Even though I’ve been a musician for most of my life, I have always felt out of step with the music geek. As much as I love to find new music to listen to, I don’t really go out of my way to do it – nor do I bother to find out the names of the musicians, or how they came to be a band in the first place. I can’t converse about popular bands or people in the same way I do not know what movies are currently playing, or what celebrity another celebrity is fucking. I can, however, talk about music in the general sense…. can go on for hours in fact about themes, layers, politics, lyrics, harmonics and overall musicality if I hear something that turns me on. One night not so long ago and high on mushrooms, I spent (what seemed like) a long time listening to a particular new music/classical suite with Greg extolling the virtues of each musical breath and beat…. Which had more to do with how excited I was by the composer (Kevin Volans) than how high I was on the drugs.

When I think back to all those people who could discuss music trivia ad naseaum, I can’t remember any of them talking about why it was they liked a particular song or album. Perhaps it’s because this information is too personal, or maybe because we have mostly not learned to appreciate music outside of basically understanding that it’s good to dance to or has a “killer bass line”. I know for me unless something really turns my ear, I don’t expend the intellectual energy to think much about it except as background noise – and a lot of music falls into that category unfortunately.
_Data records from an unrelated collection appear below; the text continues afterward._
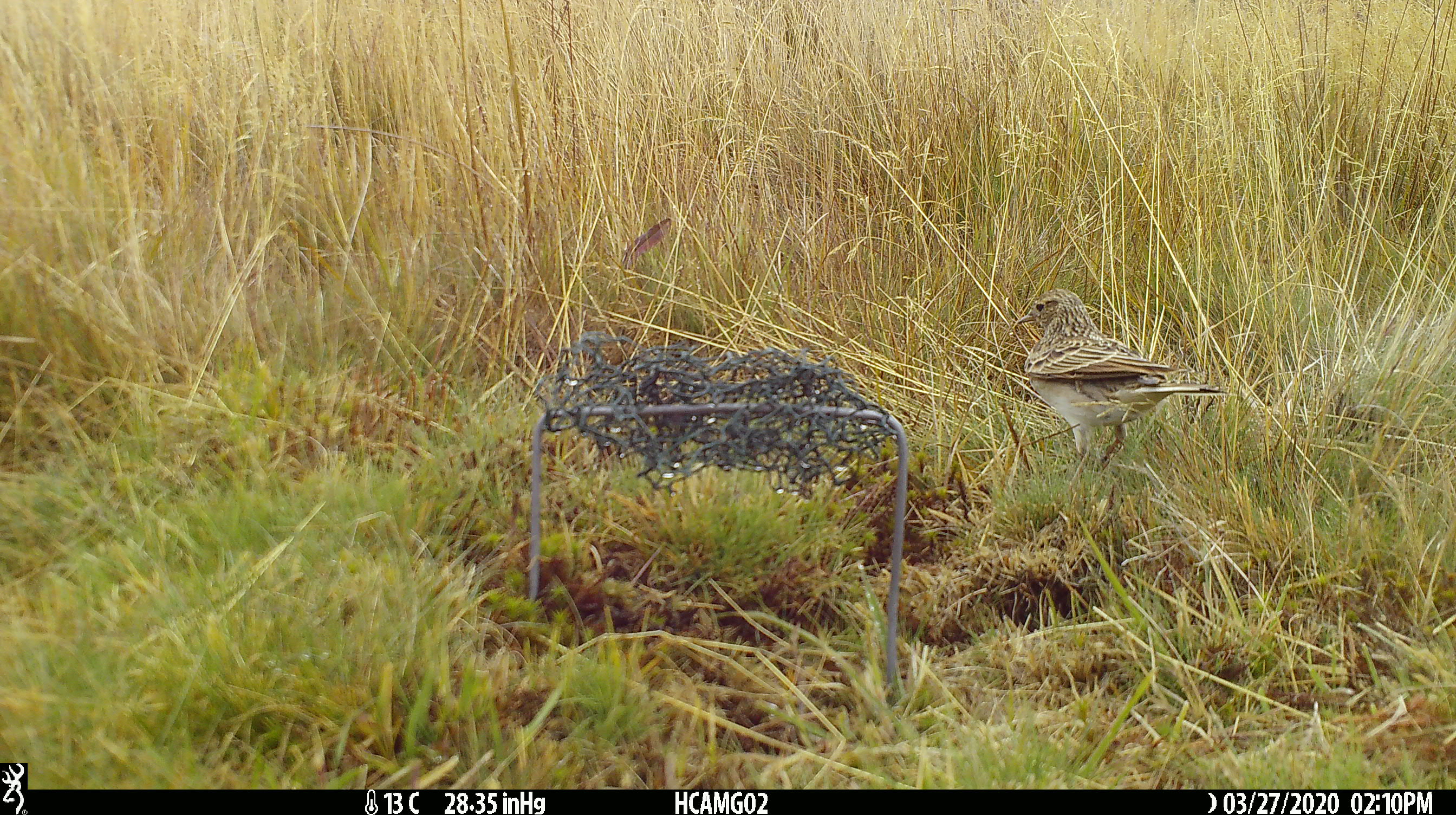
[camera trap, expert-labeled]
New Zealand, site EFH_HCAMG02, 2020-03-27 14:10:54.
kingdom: Animalia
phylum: Chordata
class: Aves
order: Passeriformes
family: Motacillidae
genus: Anthus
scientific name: Anthus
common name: pipit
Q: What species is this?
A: Pipit (Anthus).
The point being – I am not a music geek, nor am I a music collector of any kind – but lately I have become obsessed with finding new tunes for the weekly IPod update…. Right now on heavy rotation are the following new (within the last 6 months) releases:

  • Thievery Corporation – The Cosmic Game – It’s political dance music, how can one not like these folks?
  • Neko Case – Fox Confessor Brings the Flood – Lyrically Neko Case is *so* much more interesting than most alt-country bands and she’s got that killer unique voice to match the words.
  • Boards of Canada – The Campfire Headphase – As always, gorgeous experimental electronica from Scotland. If they actually were from Canada I’d think they took courses with Barry Truax or something.
  • The Agnostic Mountain Gospel Choir Fighting and Onions – Just got this in the mail today, one of my favourite Canadian bands: twangy banjos, raucous bluegrass and a voice like Tom Waits.
  • Cat Power – The Greatest – Her voice is just perfect, that’s all there really is to say.
  • Paul Motian Band – Garden of Eden – Nice improve jazz from the school of new music.
  • Boris Kovacs and the Ladaaba Orchestre – World After History – This is the final album in a trilogy of big band dance music (waltzes, tangos and mazurkas), and although it is not the best of the three, it does cap the set off nicely (The Last Balkan Tango and Ballads at the End of Time are the companions), listen to all three albums together and the horror of Yugoslavia’s bombing starts to make sense.
  • Gorillaz – Demon Days – I’m not sure why but it’s got a good rhythm that gets you going and the Gorillaz remind me of Darren since he turned me on to them years ago.

An interesting mix on top of the Midnight Oil, Sisters of Mercy and Bad Religion I have also been subjecting my neighbours to.

Yup, not a geek – but wow am I into music these days.